Tip: There are six possible classic colors of Smarties: brown, yellow, orange, red, green, and white. Ideally, each color is supposed to be equally likely. So, the expected proportion of white smarties is 1/6 or about 16.67%.
# Load data
library(readr)
smarties <- read_csv("~/Library/CloudStorage/OneDrive-UniversityofMaryland/AY-2025-26/Fall 2025/TA - INST 314/Lectures and Labs/Week 04/Warmup - Smarties/smarties.csv", show_col_types = FALSE)
class(smarties)
## [1] "spec_tbl_df" "tbl_df" "tbl" "data.frame"
# Visualize the data as a binomial distribution
hist(smarties$`Number of white smarties`,
breaks = 40,
main = "Distribution of white smarties counties in bags",
xlab = "Number of white smarties",
ylab = "")
# Visualize the data as a histogram of total smarties in each bag
hist(smarties$`Number of total smarties`,
breaks = 40,
main = "Distribution of total smarties counties in bags",
xlab = "Total number of smarties",
ylab = "")
# Calculate the proportion of white smarties in each bag
smarties$ProportionWhite <- smarties$`Number of white smarties` / smarties$`Number of total smarties`
# Convert the proportion of smarties column to a percent
smarties$PercentWhite <- smarties$ProportionWhite * 100
# View the summary statistics of the percent column
summary(smarties$PercentWhite)
## Min. 1st Qu. Median Mean 3rd Qu. Max.
## 0.00 13.33 15.40 21.36 26.67 500.00
# Use ggplot2 to create a histogram of the proportion of white smarties in each bag using the percent column
library(ggplot2)
library(ggthemes)
ggplot(smarties, aes(x = PercentWhite)) +
geom_histogram(binwidth = 5, fill = "maroon", color = "black") +
xlim(0, 100) +
labs(x = "Proportion of White Smarties (%)",
y = "Count of Bags") +
ggtitle("Distribution of the proportion of white smarties") +
theme_minimal()
## Warning: Removed 1 row containing non-finite outside the scale range
## (`stat_bin()`).
## Warning: Removed 2 rows containing missing values or values outside the scale range
## (`geom_bar()`).
# What is our question about the data? Is the distribution of white
smarties in the bags different from the expected proportion of
16.6666666667%?
# Count the number of participants (or n?)
nrow(smarties)
## [1] 148
# Count the number of white smarties in all bags
sum(smarties$`Number of white smarties`)
## [1] 520
# Count the total number of smarties in all bags
sum(smarties$`Number of total smarties`)
## [1] 2730
# Calculate the overall percentage of white smarties in all bags
sum(smarties$`Number of white smarties`) / sum(smarties$`Number of total smarties`)*100
## [1] 19.04762
So, 19% of the smarties in our class demo were white.

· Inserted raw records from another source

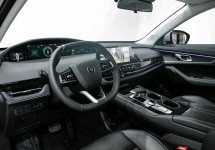 Changan UNI-K 2,0 AT (226 лс) 4WD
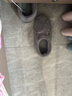 俞兆林棉拖鞋男女居家用室內簡(jiǎn)約保暖毛絨包跟防滑棉鞋 YI004 曬單實(shí)拍圖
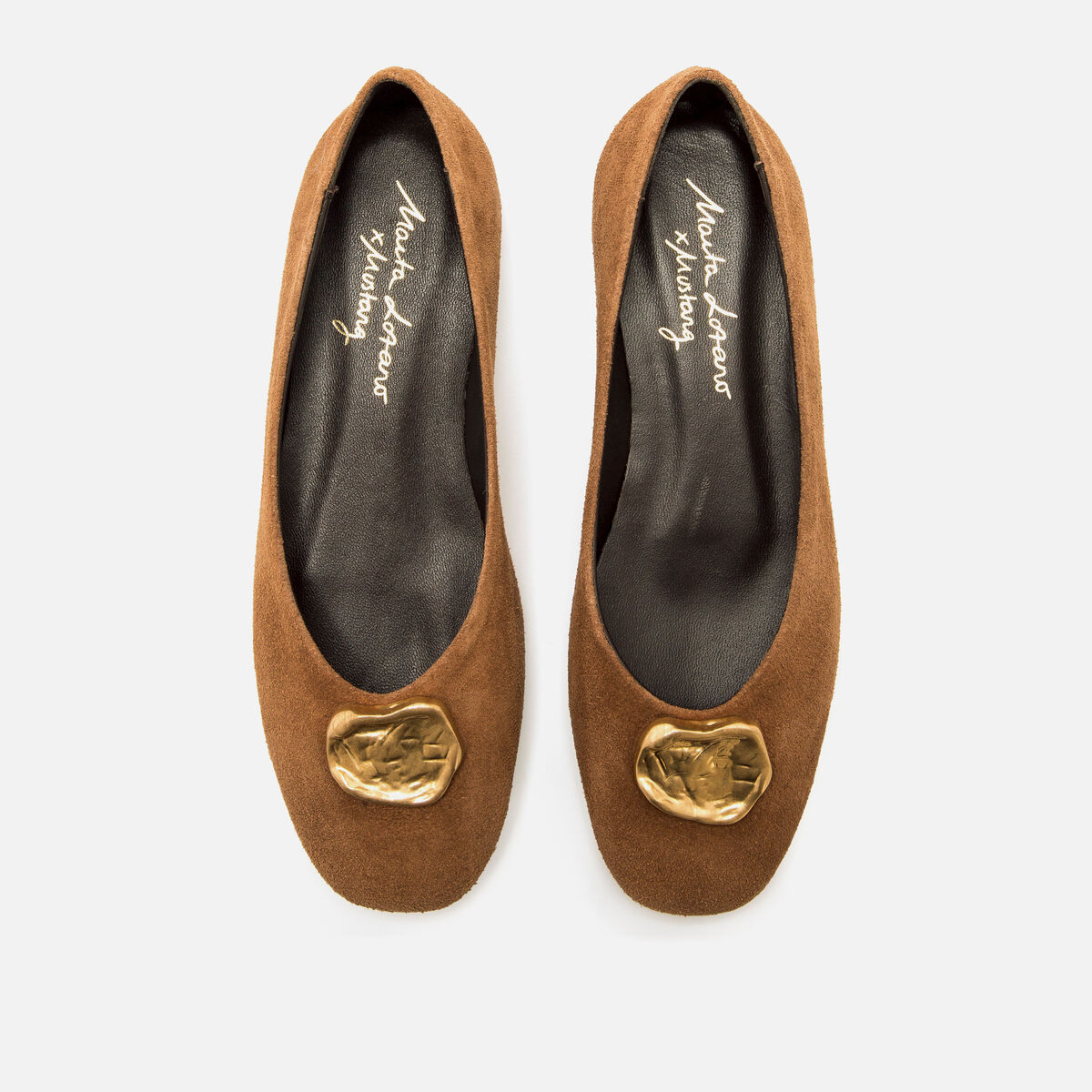 Sapatos planos de Mulher modelo CAMILLE de MUSTANG image number 3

Recall the R syntax for a binomial test
??binom.test
# Conduct a binomial test to see if the proportion of white smarties is different
# x = number of successes (white smarties)
# n = number of trials (total smarties)
# p = hypothesized probability or prop of white smarties (100/6 colors = 0.16 or 16%) See: https://www.smarties.com/faqs/ and the "We manufacture six (6) colors of candy tablets that are randomly mixed together"
binom.test(520, 2730, p = 0.16666666667, alternative = "two.sided")
##
## Exact binomial test
##
## data: 520 and 2730
## number of successes = 520, number of trials = 2730, p-value = 0.001009
## alternative hypothesis: true probability of success is not equal to 0.1666667
## 95 percent confidence interval:
## 0.1759010 0.2057181
## sample estimates:
## probability of success
## 0.1904762
# Note: 520/2730 = 0.1908406 or 19.08%. We are comparing this observed proportion of white smarties to the hypothesized proportion of 16.666666667%
Interpret the results of the binomial test
The p-value is much less than than 0.01 (p = 0.001009), so we reject the null hypothesis and conclude that the proportion of white smarties is significantly different from the hypothesized proportion of 16.6666666667%.
The 95% confidence interval for the proportion of white smarties is from 0.1757 to 0.2061. It means that we are 95% confident that the true proportion of white smarties in the population is between 17.57% and 20.61%.